Stored data
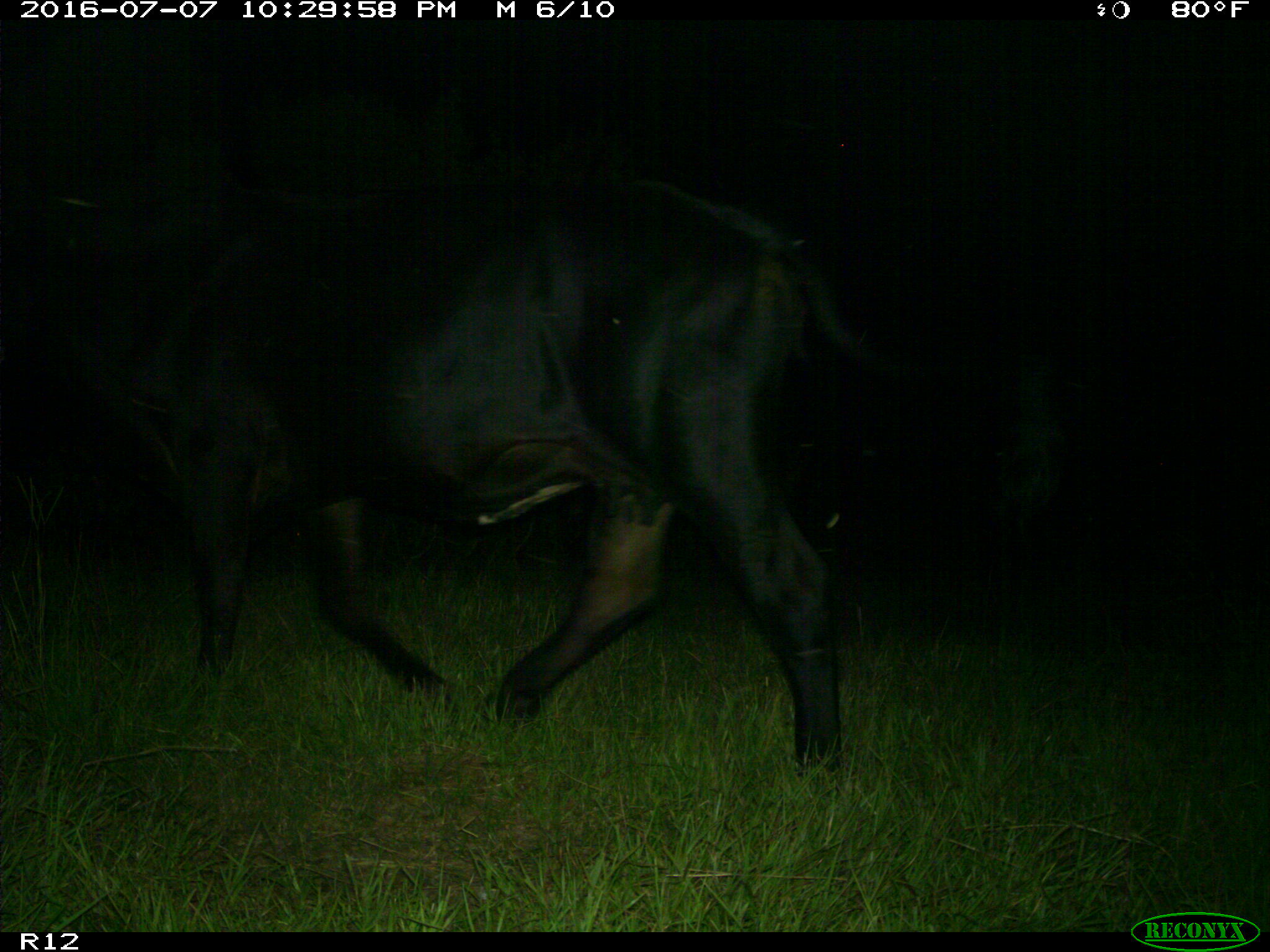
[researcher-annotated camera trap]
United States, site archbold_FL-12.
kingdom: Animalia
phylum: Chordata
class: Mammalia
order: Artiodactyla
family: Bovidae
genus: Bos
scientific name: Bos taurus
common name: domestic cow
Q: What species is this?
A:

What you will do
Copy exactly the line that contains "phylum: Chordata" and every line after it through the end of the entries, with nothing added.

Solution for this exercise
phylum: Chordata
class: Mammalia
order: Artiodactyla
family: Bovidae
genus: Bos
scientific name: Bos taurus
common name: domestic cow
Q: What species is this?
A:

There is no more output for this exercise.